Managing your money can be tricky. Send your queries, and personal finance experts will help you resolve any issue

Illustration by Raj Verma Illustration by Raj Verma

Auto Loan

Sumit Pathak

I want an auto loan. The best reducing rate I have got from a bank is 10 per cent. However, another lender is now offering me a flat rate of 7 per cent for five years. What is the difference between reducing and flat rates? Which one should I go for?

Naveen Kukreja - CEO& Co-founder,

In flat rate loans, lenders charge interest on the original principal amount throughout the loan tenure. Hence, the interest as well as the principal component in the EMI remains unchanged throughout the loan tenure. In case of loan with reducing/diminishing balance, the outstanding principal is reduced by the principal repaid each month, and interest for the next month is calculated on the reduced outstanding principal amount. Thus, the interest component keeps decreasing with repayments. In your case, the interest cost of 7 per cent flat rate would be equal to the interest cost incurred in case of a reducing loan availed at 12 per cent.

Life Insurance

Hitesh Jain

I am buying a house worth Rs 50 lakh next month. I am thinking of getting it insured. But I am confused whether I should go for a term plan of Rs 50 lakh or home insurance of Rs 50 lakh. I have an existing term insurance cover of Rs 1 crore.

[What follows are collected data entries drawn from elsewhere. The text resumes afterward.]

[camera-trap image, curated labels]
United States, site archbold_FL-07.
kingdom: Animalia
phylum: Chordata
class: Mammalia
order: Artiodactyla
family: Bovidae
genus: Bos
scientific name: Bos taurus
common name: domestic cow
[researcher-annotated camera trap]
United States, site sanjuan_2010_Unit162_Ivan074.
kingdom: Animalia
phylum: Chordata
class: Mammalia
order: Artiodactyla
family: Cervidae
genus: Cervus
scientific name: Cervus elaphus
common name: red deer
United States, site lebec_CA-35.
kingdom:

Vaidyanathan Ramani, Head, Product and Innovation,

As you have mentioned, you are already covered by term insurance of Rs 1 crore sum assured. So, it is advised to cover your home under separate home insurance rather than buying another term plan that insures your home as well. Home insurance is about protecting your asset (home) against damages. This is different from a term plan. It is, therefore, advisable to always cover it separately as that risk will never be covered by the term plan. A comprehensive home insurance policy will provide your home (structure + contents) adequate coverage against earthquake, fire, terrorism, lightning, burglary and theft.

Health Insurance

Sanjeev Gupta

My age is 48 and I am looking for a health insurance policy that can give me coverage till the age of 75. Is there any policy that can give me the medical coverage till that age without increasing the premium with age? If I go for policies with premium increase, what is the maximum hike I can expect on the initial year premium?

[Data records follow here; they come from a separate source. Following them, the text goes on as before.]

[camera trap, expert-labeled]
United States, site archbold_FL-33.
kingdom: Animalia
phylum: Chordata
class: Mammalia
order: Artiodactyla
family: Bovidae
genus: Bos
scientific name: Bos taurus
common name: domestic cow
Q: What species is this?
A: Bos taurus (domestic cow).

Answered by Ashish Mehrotra, MD & CEO, Max Bupa Health Insurance

There are many policies available that cover individuals till the age of 75 years and above. The premiums for most health insurance policies increase with different age brackets. That is why it is recommended to purchase a health insurance plan at a younger age. For example, the premium in a product for Rs 10 lakh cover, for an individual aged 35 years residing in Delhi or Mumbai could be Rs 11,200 (including GST). The premium for a similar cover for an individual aged 75 years, could be Rs 75,000 (including GST), hence an increase of six-seven times.